O professor universitário afirma ainda que não compreende o facto de haver pessoas que aceitam que a Assembleia se reúna em várias ocasiões e não aceitam que se reúna em dia célebre e de “grandíssima importância” para o país.
“A comemoração do 25 de Abril é sempre simbólica porque já é uma data histórica, portanto é sempre um símbolo que se vai sempre celebrar”, afirma. Com isto, afirma ainda que as precauções deliberadas pelo Presidente da AR com o consentimento do Presidente da República são acertadas e conscientes.

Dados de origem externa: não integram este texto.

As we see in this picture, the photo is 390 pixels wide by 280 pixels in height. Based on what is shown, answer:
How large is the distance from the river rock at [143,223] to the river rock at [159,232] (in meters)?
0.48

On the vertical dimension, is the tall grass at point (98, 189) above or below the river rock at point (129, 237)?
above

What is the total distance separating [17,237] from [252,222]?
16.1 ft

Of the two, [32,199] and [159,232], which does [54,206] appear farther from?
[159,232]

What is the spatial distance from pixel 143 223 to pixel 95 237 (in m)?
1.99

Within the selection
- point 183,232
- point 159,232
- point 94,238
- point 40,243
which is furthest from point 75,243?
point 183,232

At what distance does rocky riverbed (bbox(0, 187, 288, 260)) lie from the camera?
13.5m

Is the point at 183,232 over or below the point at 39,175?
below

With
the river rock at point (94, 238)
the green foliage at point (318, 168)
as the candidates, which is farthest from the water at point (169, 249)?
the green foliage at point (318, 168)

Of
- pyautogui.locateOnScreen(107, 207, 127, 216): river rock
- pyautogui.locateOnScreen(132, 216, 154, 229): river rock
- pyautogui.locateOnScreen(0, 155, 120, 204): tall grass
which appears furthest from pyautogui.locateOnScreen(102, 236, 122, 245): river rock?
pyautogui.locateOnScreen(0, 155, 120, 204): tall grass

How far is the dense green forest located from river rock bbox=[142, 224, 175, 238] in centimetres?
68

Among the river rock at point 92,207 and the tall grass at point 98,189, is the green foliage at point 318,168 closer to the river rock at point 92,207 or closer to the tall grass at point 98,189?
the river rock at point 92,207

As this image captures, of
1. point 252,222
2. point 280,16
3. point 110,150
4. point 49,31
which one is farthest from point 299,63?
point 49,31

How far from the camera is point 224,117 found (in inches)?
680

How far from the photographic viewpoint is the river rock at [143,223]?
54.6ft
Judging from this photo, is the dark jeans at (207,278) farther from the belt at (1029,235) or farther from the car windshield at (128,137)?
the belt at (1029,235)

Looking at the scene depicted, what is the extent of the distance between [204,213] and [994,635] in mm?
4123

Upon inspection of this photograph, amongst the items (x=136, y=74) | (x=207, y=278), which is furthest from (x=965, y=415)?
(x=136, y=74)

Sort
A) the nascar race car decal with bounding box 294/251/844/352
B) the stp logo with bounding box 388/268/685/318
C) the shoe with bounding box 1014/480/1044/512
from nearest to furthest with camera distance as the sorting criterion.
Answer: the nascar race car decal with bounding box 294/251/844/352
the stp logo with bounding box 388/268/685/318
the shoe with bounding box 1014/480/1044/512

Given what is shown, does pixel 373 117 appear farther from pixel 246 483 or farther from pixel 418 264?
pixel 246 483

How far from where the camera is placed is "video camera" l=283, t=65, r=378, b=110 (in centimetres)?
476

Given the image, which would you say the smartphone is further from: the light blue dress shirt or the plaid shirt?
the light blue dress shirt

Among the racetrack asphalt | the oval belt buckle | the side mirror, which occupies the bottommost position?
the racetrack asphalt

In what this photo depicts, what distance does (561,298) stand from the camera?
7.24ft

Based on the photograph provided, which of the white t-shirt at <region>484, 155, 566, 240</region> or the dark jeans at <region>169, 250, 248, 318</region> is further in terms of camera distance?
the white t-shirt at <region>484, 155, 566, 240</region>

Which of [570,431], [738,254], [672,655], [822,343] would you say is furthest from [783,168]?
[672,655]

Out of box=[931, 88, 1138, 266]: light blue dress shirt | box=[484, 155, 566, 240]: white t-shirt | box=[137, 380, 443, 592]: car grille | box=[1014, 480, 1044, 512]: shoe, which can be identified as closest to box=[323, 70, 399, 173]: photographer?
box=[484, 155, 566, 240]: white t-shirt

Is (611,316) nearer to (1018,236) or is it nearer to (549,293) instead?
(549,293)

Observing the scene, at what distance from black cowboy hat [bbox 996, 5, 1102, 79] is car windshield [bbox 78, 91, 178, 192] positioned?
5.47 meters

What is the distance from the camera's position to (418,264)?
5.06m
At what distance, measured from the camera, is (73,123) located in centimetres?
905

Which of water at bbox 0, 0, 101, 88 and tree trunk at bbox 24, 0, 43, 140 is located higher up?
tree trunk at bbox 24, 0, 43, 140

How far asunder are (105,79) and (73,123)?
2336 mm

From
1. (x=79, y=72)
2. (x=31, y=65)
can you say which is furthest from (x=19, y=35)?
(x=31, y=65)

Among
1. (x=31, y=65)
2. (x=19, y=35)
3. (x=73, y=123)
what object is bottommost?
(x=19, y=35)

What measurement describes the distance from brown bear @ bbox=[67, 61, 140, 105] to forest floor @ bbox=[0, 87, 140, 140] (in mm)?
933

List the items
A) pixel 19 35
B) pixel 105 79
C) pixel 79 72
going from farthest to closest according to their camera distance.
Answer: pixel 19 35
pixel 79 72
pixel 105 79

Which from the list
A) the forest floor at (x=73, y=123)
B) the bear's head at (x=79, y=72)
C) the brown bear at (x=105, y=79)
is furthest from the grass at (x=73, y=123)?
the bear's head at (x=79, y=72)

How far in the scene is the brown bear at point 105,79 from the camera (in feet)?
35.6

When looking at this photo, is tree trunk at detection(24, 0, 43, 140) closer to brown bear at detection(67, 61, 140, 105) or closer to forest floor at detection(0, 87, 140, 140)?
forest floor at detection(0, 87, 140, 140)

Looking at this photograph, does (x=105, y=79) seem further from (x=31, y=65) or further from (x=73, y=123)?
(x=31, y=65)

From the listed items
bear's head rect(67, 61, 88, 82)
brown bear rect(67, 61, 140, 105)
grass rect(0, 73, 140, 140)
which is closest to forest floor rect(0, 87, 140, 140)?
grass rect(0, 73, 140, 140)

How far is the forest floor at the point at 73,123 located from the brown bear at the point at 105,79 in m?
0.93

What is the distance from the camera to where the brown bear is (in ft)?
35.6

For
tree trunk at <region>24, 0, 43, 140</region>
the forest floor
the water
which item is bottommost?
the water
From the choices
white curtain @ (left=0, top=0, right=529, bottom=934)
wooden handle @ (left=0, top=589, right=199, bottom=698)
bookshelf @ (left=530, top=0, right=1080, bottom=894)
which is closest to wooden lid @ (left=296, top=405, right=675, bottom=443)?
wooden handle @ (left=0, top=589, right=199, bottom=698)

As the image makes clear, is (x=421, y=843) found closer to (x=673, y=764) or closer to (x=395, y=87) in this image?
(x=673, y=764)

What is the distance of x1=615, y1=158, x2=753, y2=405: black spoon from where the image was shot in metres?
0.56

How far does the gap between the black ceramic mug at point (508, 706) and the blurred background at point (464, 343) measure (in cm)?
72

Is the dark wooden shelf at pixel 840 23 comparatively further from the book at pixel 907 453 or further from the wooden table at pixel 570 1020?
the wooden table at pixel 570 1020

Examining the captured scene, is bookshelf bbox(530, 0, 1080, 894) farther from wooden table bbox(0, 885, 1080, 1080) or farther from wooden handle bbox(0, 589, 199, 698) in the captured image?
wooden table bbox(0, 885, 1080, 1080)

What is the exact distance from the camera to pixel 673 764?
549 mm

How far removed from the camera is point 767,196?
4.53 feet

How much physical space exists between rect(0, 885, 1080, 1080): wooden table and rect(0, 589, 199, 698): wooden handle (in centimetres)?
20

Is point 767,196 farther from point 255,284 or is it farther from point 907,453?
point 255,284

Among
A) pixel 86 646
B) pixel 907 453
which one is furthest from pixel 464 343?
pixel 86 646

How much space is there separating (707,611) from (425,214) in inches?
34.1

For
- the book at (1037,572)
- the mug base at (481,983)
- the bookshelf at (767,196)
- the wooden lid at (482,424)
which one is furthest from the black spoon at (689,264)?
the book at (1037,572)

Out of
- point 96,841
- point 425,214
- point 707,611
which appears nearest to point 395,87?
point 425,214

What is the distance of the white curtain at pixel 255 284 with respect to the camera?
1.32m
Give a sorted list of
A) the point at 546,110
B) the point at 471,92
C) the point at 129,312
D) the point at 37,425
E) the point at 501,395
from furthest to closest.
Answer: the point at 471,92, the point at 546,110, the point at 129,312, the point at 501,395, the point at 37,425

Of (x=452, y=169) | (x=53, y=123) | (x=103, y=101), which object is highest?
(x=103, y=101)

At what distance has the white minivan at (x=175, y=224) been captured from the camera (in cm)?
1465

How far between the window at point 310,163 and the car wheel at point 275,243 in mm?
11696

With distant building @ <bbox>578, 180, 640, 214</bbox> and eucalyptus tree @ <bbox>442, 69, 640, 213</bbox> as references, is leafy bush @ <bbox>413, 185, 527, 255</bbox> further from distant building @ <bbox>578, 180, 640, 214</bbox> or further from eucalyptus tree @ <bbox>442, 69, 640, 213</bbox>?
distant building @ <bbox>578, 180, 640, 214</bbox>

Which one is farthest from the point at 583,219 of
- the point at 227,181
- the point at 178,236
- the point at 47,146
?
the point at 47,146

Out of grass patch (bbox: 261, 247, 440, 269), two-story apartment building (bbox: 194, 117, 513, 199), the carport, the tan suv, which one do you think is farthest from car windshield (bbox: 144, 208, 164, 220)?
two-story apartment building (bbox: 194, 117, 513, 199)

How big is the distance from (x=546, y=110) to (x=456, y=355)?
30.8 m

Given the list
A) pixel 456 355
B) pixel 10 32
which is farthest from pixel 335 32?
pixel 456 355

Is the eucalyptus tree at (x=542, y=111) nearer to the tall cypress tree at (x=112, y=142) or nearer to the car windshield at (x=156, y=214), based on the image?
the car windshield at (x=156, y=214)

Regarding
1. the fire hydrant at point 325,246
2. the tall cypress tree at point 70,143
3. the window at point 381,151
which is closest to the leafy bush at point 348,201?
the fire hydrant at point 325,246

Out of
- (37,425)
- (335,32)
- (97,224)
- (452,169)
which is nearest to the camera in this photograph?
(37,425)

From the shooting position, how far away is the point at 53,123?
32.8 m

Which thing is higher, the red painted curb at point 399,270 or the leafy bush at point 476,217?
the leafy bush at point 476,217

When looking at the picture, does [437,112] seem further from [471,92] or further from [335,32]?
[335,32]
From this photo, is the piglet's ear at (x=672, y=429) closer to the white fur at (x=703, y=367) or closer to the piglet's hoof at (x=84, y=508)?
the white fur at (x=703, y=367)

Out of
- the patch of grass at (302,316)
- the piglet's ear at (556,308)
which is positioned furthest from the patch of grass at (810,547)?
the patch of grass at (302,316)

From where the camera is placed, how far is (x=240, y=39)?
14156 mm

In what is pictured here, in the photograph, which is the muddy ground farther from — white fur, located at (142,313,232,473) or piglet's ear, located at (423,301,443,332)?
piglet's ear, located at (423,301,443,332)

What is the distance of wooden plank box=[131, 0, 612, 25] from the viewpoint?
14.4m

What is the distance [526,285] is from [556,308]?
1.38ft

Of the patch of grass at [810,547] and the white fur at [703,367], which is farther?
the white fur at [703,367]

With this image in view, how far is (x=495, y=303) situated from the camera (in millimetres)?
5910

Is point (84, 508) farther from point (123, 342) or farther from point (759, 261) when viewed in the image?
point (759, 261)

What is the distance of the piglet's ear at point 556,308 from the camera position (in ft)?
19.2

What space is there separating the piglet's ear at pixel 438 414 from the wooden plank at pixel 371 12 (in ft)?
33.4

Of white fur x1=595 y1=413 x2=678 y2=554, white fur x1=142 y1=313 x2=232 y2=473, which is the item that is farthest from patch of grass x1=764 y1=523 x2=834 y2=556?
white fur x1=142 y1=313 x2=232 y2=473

Agostinho Guedes considera que, tendo em conta as condições presentes, a data deve ser celebrada, não desfazendo da sensatez e cuidado de forma a impedir novos contágios. No que diz respeito à cerimónia no parlamento, afirma que, caso sejam tomadas as medidas necessárias para prevenir, não nota desvantagens.
“Acho que as pessoas terão dificuldade em compreender porque é que, por exemplo, não podem ir aos funerais dos seus entes queridos, ou porque não podem casar e não podem convidar as pessoas, e ao mesmo tempo se podem fazer celebrações destas”, admite. Pode haver uma sensação de que os deputados criam normas para o comum dos Portugueses e depois não aplicam a eles próprios – “esse é o perigo”.
No entanto, o professor sublinha ainda que é impensável assumir que pessoas que defendem que o 25 de Abril deve ser celebrado de outra maneira sejam incorretamente descritas como pessoas contra o 25 de Abril. “Acho que para o 25 de abril deve ser celebrado podemos, por exemplo, ir para as varandas com os cravos e com as bandeiras”, acrescenta.
A liberdade após a crise pandémica
“O meu medo é que as pessoas, pelo facto de terem medo destas coisas, aceitem limitações à sua liberdade que de outra forma não aceitariam. Foi uma coisa que me perturbou um pouco no início”, afirma Agostinho Guedes.
O medo do contágio pode levar a uma aceitação desmedida de realidades outrora impensáveis. Agostinho Guedes considera que “é sempre mau tomar decisões com base no medo. É a pior coisa que se pode fazer”. O professor considera que a época anterior ao 25 de Abril, onde a existência era marcada pelo medo – medo de falar, medo de chamar à atenção das autoridades – já foi suficiente.
“Nós portugueses aprendemos a viver com medo durante 48 anos. E eu não gostava que esta geração aprendesse a viver com medo. Quem toma decisões com base no medo não é uma pessoa livre”, admite Agostinho Guedes
O entrevistado ressalta ainda o receio de que o Estado comece a “vender” às pessoas, um pouco na linha do que já tem vindo a acontecer, a ideia de que o Estado consegue resolver os problemas de todos, que consegue proteger as pessoas contra todos os males e que em troca disso exige limitações à liberdade das pessoas para além daquilo que é razoável.
“É assim que as ditaduras proliferam. As ditaduras assentam em dois pilares: por um lado o medo, e por outro lado o facto de fazerem as pessoas acreditar que estão a ser protegidas”, conclui Agostinho Guedes.